How much investors are paid out depends first and foremost on the number of digital company shares they own. The more shares an investor buys, the higher the payout. The payout may decrease if the company issues more shares to other investors, as this reduces the percentage of total shares issued per investor. This corresponds to a dilution, which also occurs in classic financing rounds. As a rule, this dilution is only accepted by investors if the valuation increases and the value of the investor's participation remains at least stable.
For example, let's assume a company with a registered share capital of EUR 50,000. In addition, there are 10,000 digital shares in a company that can be purchased by investors with the value of one Euro of the registered share capital.
There are two investors (Investor A and Investor B) where Investor B buys a Digital Company Shares at a lower price than Investor A:
Investor A buys 1,000 Digital Company Shares at a price of EUR 500. His share is then 1,000/(1,000 + 50,000) = 1/51 and the value of the company after the sale of the Digital Company Shares is EUR 500,000 / (1/51) = EUR 25,500,000.
Investor B buys an additional 1,000 Digital Company Shares at a price of EUR 100 per unit. This is an investment of EUR 100,000 and a post-money valuation of EUR 100,000/(1,000 / (1,000 + 51,000)) = EUR 5,200,000.
As a result of this implicit revaluation of the company, the value of the digital shareholding owned by Investor A is then 1/52 * EUR 5,200,000 = EUR 100,000. Significantly less than the original purchase price of EUR 500,000.
Rules to protect investors from down rounds are all based on the idea that if a company sells parts of its share capital for a price below a certain threshold, existing investors will be compensated with new additional shares. This scheme is very common in venture capital financing. For owners of Digital Company Shares, this would mean that they receive more units without actually paying for them. Since the creation of new units can lead to complex scenarios in secondary markets, we have opted for a different approach:
Instead of creating more units of the Digital Company Shares, the issuer has a duty to adjust the calculation factor, which is securely stored in the blockchain. The Calculation Factor determines how much of a digital equity investment economically corresponds to one euro of the share capital. So instead of compensating a Digital Company Share holder with more shares, the issuer reduces the calculation factor, resulting in a higher value per unit of the Digital Company Shares.
The company has a share capital of EUR 50,000. In addition, there are 1,000,000 Digital Company Shares that can be purchased by investors. The calculation factor is 100 at this time, i.e. 100 Digital Company Shares correspond to one euro of the share capital. This in turn means that the Digital Company Shares have a value of EUR 10,000 of the share capital.
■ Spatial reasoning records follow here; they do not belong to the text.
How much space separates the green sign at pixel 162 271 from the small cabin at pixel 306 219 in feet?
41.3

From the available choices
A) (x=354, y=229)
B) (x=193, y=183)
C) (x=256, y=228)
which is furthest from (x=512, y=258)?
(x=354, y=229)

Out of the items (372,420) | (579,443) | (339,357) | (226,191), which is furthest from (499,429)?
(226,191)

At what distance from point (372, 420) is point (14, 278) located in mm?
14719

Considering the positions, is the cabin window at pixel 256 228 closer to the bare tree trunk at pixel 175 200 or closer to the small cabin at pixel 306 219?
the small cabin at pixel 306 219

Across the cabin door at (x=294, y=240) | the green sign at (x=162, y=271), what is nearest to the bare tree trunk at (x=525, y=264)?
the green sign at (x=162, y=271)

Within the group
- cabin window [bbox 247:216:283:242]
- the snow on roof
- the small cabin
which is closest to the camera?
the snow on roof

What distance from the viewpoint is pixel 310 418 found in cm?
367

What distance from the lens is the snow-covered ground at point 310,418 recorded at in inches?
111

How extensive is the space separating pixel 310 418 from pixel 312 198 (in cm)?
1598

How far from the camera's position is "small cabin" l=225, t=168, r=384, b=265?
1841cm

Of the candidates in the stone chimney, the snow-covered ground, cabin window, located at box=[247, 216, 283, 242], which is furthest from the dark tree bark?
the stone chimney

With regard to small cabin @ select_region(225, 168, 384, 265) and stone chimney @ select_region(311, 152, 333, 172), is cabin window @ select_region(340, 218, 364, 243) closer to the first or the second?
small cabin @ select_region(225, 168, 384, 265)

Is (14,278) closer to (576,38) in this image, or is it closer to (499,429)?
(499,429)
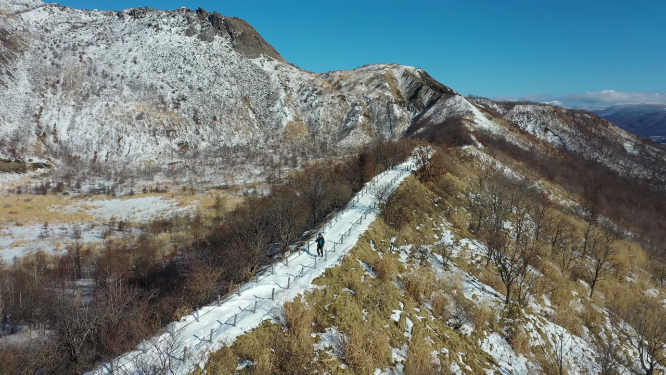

Let us assume that the company has already sold all Digital Company Shares to investors at a price of EUR 5.00 each. The price related to one euro of the share capital was then EUR 5.00 100 = EUR 500 and the company has a post-money valuation of EUR 500 * (50,000 + 10,000) = EUR 30,000,000. The total value of the Digital Company Shares is now EUR 500 * 10,000 = EUR 5,000,000.
Now the company makes a financing round via the commercial register and creates new share capital of EUR 10,000 and sells it at a price of EUR 100 per euro of share capital. This results in a post-money valuation of EUR 100 * (10,000 + 10,000 + 50,000) = EUR 7,000,000. This means that the value of the digital shareholding has been diluted as the total value is now only EUR 100 * 10,000 = EUR 1,000,000.
In order to protect investors of the Digital Company Shares from such a dilution, the issuer sets a minimum price for new capital increases at the outset. If their new share capital sells below this minimum price, the investors of the Digital Company Shares are compensated. Let's look at the example above with the protection mechanism and a minimum price of EUR 200:
We calculate a new guaranteed price per euro of share capital using the weighted average. We meet in the middle between the actual price of the new round and the minimum price weighted with the amount of the issued share capital: ((10.000 * 200 EUR) +(10.000 * 100 EUR))/(10.000 + 10.000) = (2.000.000 + 1.000.000) / 20.000 = EUR 150,00.
It is therefore the obligation of the issuer to ensure that the value of the issued Digital Company Shares is EUR 150.00 per share. However, the price after the round is only EUR 100. To adjust the value, update the Calculation Factor to 100 * EUR 100/ EUR 150 = 66,67.
The 1,000,000 issued Digital Company Shares then correspond to 1,000,000 pieces / 66.67 pieces / EUR = EUR 15,000 of the share capital. The total value of the Digital Company Shares now amounts to EUR 100 * 15,000 = EUR 1,500,000.
The higher you set this threshold, the more you have to compensate the owners of the Digital Company Shares. With a Down-Round-Protection-Price of EUR 300 for example the guaranteed price ((10.000 * 300 EUR) +(10.000 * 100 EUR))/(10.000 + 10.000) = (3.000.000 + 1.000.000) / 20.000 = EUR 200,00 and the Calculation Factor would even have decreased to 100 pieces / EU * (EUR 100 / EUR 200) = 50 pieces / EUR.